At the end of 2013, WLKN allowed a new Two Rivers-licensed station, WEMP (98.9), to undergo a one-day program test authority period using their studios and transmitter in order to maintain the license. This arrangement eventually had WEMP launch full operations in December 2014, using the WLKN tower to host their transmitter, along with leasing studio space in the basement of WLKN's facility and access to WLKN's post office box to launch the station with their assistance. WEMP was run by its owner, Mark Heller until he sold the station in August 2015 to Seehafer, and the operations for the station were moved to the WOMT/WQTC facilities on Mangin Street in Manitowoc. Seehafer also purchased WCUB and WLTU-FM, after closing on the WEMP purchase.
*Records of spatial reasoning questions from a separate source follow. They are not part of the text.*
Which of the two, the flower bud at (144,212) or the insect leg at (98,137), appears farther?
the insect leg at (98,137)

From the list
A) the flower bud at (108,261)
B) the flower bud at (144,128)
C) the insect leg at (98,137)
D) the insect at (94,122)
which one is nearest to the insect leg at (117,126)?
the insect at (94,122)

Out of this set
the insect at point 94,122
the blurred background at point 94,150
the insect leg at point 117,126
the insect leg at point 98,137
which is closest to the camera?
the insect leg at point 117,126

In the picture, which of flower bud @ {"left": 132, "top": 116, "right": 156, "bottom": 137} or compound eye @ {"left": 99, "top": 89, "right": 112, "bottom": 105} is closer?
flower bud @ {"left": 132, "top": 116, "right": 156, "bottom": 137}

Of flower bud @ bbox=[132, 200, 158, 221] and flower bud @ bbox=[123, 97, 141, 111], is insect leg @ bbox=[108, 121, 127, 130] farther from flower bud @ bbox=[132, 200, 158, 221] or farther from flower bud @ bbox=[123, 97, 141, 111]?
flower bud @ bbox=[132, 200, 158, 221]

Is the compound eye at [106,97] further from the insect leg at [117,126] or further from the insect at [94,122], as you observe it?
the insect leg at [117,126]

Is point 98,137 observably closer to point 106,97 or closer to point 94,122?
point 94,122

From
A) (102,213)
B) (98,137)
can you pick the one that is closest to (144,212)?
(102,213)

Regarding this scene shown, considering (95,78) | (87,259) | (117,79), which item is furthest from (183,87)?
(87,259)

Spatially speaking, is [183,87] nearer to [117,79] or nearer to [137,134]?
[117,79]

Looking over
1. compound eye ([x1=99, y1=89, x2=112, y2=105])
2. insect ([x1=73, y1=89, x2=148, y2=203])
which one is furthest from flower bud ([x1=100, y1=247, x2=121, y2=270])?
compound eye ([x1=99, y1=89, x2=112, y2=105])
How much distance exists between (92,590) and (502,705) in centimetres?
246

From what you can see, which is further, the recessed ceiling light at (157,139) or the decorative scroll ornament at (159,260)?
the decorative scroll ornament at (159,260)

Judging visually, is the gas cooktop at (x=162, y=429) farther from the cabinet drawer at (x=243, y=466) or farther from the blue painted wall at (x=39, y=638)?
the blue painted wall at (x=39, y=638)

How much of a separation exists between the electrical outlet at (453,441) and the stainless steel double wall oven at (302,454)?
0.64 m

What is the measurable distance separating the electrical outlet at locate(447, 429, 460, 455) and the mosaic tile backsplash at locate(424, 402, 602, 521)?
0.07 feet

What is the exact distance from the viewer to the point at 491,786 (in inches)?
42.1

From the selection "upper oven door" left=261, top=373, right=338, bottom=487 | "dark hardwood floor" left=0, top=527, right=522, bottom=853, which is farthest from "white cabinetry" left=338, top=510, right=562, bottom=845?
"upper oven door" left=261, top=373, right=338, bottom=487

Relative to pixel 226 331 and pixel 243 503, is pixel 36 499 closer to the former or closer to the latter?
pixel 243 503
WLKN's operations were moved to the Mangin facility in November 2016, ending 30 years of operation direct from Cleveland.

==Programming==
Notable programming includes syndicated evening host Delilah, and the Sunday morning "Dave Koz Radio Show", home improvement tips from Chicago-based do-it-yourself expert Lou Manfredini, The Lou Dobbs Financial Report from the Salem Radio Network, and the Saturday morning Shopping Spree program, which features half-off deals from local merchants and was brought over by former program director Barry Hersch to fill the need for such a program after his former station, WHBL canceled the program in the late 1990s under the title Name Your Price as brokered weekend syndicated programming became popular.

The station is managed by Dave Jetzer. The station is voicetracked by local personalities for shifts outside of the station's morning show, hosted by Sandi Davis.